In Mecklenburg-Vorpommern wird an diesem Sonntag ein neuer Landtag gewählt. Rund 1,3 Millionen Menschen sind aufgerufen, ihre Stimme abzugeben. Die Wahllokale sind von 8 bis 18 Uhr geöffnet. Erstmals bei einer Landtagswahl in Deutschland dürfen auch 16- und 17-Jährige wählen. Allgemein wird mit einer hohen Wahlbeteiligung gerechnet.
Die Abstimmung im Nordosten Deutschlands stößt auf ungewöhnlich großes Interesse. Selbst ausländische Medien berichten über die Wahl, die vielerorts als Richtungswahl eingestuft wird. Im Mittelpunkt steht das Abschneiden der AfD. Nach ihrem Wahlsieg in Sachsen-Anhalt vor zwei Wochen rechnet sich die Partei auch in Mecklenburg-Vorpommern gute Chancen aus. Ihr Co-Landesvorsitzender Leif-Erik Holm wurde im Wahlkampf bereits selbstbewusst als möglicher Ministerpräsident plakatiert.
Kurz vor der Wahl erhielten die Hoffnungen der Rechtspopulisten jedoch einen Dämpfer. Einer Umfrage des ZDF-«Politbarometers» zufolge lag erstmals überhaupt die SPD an der Spitze. Demnach kämen die Sozialdemokraten unter Ministerpräsidentin Manuela Schwesig auf 37 Prozent, die AfD läge mit 36 Prozent knapp dahinter. Beide Spitzenkandidaten haben sich öffentlich das Ziel gesetzt, stärkste Kraft zu werden. Die Linke erreicht in der Umfrage neun Prozent, die Union sechs, die Grünen fünf, das BSW vier Prozent. Die FDP liegt unter drei Prozent. Für die Union zeichnet sich damit das schlechteste Ergebnis bei einer Landtagswahl seit Bestehen der Bundesrepublik ab.
Bemerkenswert ist vor allem die Aufholjagd der SPD. Zu Beginn des Sommers lagen die Sozialdemokraten noch deutlich unter 30 Prozent und damit abgeschlagen auf Rang zwei. Im Verlauf des Wahlkampfs holte die Partei kontinuierlich auf. Viele Beobachter führen den engen Zweikampf an der Spitze auf die Person Schwesig zurück. Nach Einschätzung von Experten ist es ihr gelungen, sich von der in Mecklenburg-Vorpommern sehr unbeliebten Bundesregierung abzugrenzen, obwohl die SPD an ihr beteiligt ist. Bei brisanten Themen wie der Rentenreform oder den Spritpreisen ging sie auf Distanz zu Berlin.

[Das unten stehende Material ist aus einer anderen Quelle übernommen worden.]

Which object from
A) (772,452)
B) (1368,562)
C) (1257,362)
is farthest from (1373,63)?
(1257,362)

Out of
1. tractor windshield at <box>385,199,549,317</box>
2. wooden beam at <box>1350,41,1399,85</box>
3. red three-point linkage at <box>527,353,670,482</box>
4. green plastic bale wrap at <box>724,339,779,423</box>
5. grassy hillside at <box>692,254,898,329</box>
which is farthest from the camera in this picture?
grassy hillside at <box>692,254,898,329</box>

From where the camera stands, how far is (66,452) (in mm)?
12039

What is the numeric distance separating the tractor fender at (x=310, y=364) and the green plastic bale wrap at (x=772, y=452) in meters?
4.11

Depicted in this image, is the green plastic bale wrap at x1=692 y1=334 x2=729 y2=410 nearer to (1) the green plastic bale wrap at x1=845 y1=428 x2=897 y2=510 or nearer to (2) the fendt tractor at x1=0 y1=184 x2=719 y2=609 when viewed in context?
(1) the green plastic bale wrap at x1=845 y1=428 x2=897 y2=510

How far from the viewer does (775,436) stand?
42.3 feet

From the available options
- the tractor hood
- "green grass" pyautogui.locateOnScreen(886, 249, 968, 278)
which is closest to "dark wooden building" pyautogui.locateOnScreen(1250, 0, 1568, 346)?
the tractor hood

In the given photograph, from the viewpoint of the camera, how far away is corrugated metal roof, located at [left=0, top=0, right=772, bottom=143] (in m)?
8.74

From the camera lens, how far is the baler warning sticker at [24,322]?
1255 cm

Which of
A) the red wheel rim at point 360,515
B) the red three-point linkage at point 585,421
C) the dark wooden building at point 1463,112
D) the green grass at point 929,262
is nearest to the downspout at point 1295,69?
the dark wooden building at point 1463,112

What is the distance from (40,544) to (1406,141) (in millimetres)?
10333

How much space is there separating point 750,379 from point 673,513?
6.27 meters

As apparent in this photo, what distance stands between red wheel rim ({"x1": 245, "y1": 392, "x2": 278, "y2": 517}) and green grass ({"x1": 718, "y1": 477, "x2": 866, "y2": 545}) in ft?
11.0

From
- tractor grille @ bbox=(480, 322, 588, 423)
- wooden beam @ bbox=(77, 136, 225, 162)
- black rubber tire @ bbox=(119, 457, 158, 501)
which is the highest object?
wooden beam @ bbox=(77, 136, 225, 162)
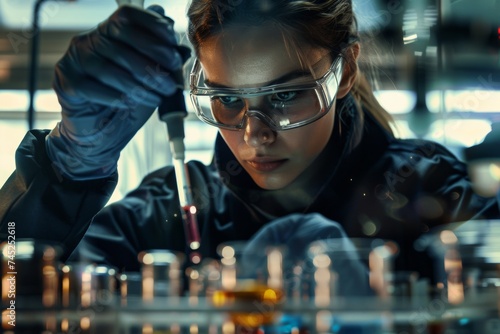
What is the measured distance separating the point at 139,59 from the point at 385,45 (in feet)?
1.42

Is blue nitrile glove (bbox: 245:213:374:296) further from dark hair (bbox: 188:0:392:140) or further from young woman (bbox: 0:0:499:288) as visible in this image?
dark hair (bbox: 188:0:392:140)

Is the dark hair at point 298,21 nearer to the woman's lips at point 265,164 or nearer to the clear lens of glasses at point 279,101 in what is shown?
the clear lens of glasses at point 279,101

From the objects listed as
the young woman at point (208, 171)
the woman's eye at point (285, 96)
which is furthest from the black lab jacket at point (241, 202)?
the woman's eye at point (285, 96)

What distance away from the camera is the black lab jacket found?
1.17m

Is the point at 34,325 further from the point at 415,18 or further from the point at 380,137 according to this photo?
the point at 415,18

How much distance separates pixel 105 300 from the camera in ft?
3.74

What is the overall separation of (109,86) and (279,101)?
307mm

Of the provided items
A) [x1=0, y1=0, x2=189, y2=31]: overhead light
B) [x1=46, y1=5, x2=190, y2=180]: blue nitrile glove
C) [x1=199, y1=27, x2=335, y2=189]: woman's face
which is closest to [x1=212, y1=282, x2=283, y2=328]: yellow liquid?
[x1=199, y1=27, x2=335, y2=189]: woman's face

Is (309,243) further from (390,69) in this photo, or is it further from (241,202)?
(390,69)

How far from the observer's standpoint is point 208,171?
1183 mm

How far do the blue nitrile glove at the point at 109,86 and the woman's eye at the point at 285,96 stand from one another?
18 centimetres

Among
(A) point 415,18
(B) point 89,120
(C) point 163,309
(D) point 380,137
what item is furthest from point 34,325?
(A) point 415,18

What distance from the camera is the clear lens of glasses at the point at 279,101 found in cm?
110

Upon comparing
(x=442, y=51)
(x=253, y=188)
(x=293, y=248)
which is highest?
(x=442, y=51)
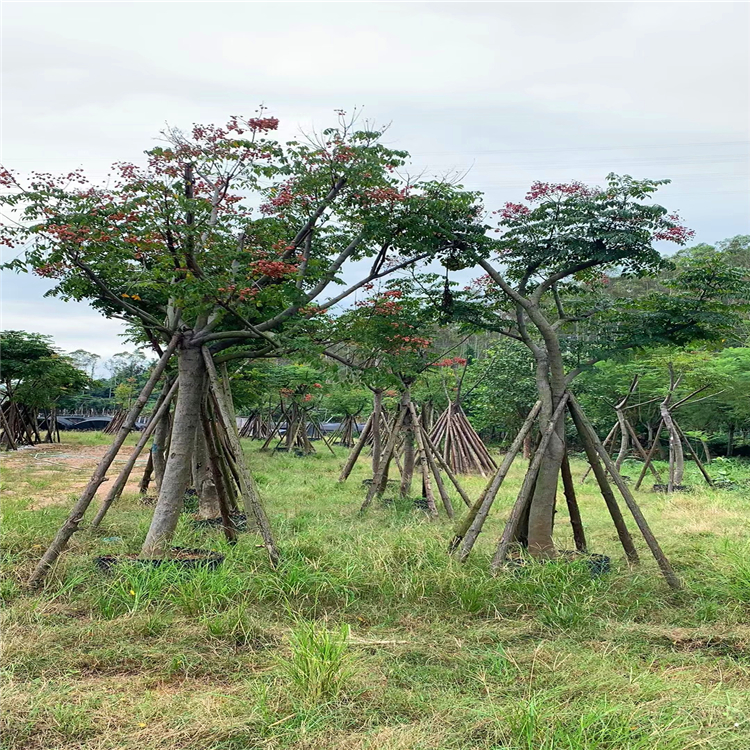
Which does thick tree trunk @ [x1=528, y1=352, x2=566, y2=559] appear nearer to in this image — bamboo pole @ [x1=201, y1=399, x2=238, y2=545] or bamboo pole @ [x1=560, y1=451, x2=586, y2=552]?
bamboo pole @ [x1=560, y1=451, x2=586, y2=552]

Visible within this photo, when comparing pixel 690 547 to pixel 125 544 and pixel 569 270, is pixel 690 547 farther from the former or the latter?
pixel 125 544

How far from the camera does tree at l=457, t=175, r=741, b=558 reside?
6.21 metres

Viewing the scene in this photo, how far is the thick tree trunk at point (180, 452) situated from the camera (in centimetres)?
624

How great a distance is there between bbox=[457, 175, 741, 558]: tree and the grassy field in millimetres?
1390

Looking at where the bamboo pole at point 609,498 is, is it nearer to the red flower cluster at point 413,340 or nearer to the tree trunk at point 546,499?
the tree trunk at point 546,499

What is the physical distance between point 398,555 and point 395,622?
3.56ft

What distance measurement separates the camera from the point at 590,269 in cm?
710

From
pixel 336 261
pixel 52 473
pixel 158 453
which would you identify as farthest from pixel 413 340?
pixel 52 473

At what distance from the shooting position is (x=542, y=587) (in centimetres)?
507

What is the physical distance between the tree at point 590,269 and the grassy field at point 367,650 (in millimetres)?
1390

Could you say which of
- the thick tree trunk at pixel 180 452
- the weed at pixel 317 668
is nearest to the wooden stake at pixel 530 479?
Result: the weed at pixel 317 668

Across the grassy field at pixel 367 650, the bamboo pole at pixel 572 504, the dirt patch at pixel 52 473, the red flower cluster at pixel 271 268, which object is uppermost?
the red flower cluster at pixel 271 268

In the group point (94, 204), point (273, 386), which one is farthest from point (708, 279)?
point (273, 386)

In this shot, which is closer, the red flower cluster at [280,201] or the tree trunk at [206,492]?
the red flower cluster at [280,201]
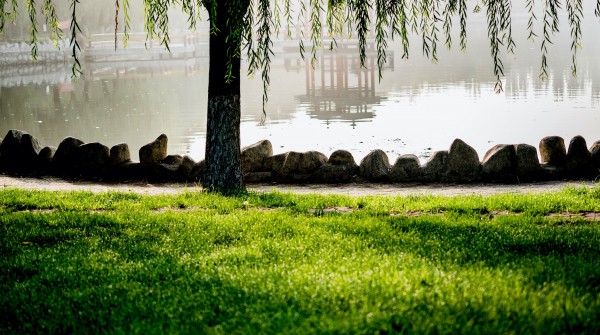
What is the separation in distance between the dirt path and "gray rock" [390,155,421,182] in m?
0.24

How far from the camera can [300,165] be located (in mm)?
10617

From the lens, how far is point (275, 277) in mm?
3965

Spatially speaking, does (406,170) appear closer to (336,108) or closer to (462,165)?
(462,165)

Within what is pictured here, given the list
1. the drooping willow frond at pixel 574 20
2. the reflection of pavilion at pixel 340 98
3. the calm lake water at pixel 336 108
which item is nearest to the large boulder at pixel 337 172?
the calm lake water at pixel 336 108

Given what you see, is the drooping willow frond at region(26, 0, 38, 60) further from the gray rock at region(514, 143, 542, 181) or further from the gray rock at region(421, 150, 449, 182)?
the gray rock at region(514, 143, 542, 181)

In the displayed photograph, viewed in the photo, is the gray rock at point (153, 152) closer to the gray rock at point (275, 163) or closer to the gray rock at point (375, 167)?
the gray rock at point (275, 163)

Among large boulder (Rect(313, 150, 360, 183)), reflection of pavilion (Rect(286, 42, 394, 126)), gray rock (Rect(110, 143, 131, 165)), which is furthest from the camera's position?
reflection of pavilion (Rect(286, 42, 394, 126))

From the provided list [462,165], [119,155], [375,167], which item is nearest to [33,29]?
[119,155]

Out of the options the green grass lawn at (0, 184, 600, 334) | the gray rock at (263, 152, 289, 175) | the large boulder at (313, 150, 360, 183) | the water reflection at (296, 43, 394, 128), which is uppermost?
the water reflection at (296, 43, 394, 128)

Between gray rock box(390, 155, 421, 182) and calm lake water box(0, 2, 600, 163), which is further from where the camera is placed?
calm lake water box(0, 2, 600, 163)

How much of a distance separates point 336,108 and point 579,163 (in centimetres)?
1398

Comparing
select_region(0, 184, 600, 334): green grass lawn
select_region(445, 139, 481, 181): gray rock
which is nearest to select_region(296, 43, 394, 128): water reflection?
select_region(445, 139, 481, 181): gray rock

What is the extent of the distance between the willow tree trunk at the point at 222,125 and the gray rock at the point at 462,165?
3.69 m

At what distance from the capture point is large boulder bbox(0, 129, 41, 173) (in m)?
11.6
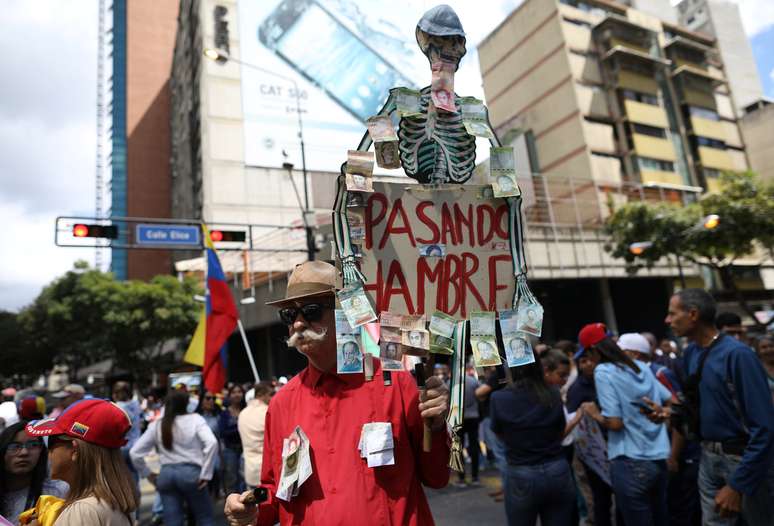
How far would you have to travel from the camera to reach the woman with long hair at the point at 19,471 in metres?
3.34

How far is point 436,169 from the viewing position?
2.30 meters

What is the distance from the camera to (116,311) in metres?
27.6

Unterstützung dürften der Ministerpräsidentin auch mehrere Milliardeninvestitionen gegeben haben, die in der heißen Wahlkampfphase angekündigt wurden. Die Schwarz Gruppe kündigte den Bau eines riesigen Rechenzentrums bei Rostock an. Kurz darauf vergab der Stromnetzbetreiber 50Hertz einen Milliardenauftrag für den Bau einer Konverterplattform an die Rostocker Werft.
Der Wahlkampf galt als hart und polarisierend. Besonders die kleinen Parteien litten darunter, zwischen den Lagern zerrieben zu werden. Dass sich Schwesig als «Frau gegen Blau» positionierte und dafür warb, der SPD die Stimme zu geben, um die AfD zu verhindern, sorgte für Unmut bei den potenziellen Koalitionspartnern. Beschwerden kamen nicht nur von der CDU, sondern auch von den Linken und den Grünen.
Die bestimmenden Themen im Wahlkampf waren Bildung, Wirtschaft und Migration, aber auch aktuelle gesamtdeutsche Entwicklungen wie die Spritpreise oder die Rentenreform. In zwei Fernsehduellen gingen sich Holm und Schwesig persönlich hart an. Bei der Diskussion um Sachthemen unterbrachen beide Kandidaten einander mehrfach und warfen sich wiederholt die Verbreitung von Lügen und Halbwahrheiten vor.
Welche Auswirkungen das Ergebnis auf die Bundesregierung und Kanzler Friedrich Merz haben wird, hängt auch von der parallel in Berlin stattfindenden Wahl zum Abgeordnetenhaus ab. Die Entscheidung in Schwerin fällt an diesem Sonntag.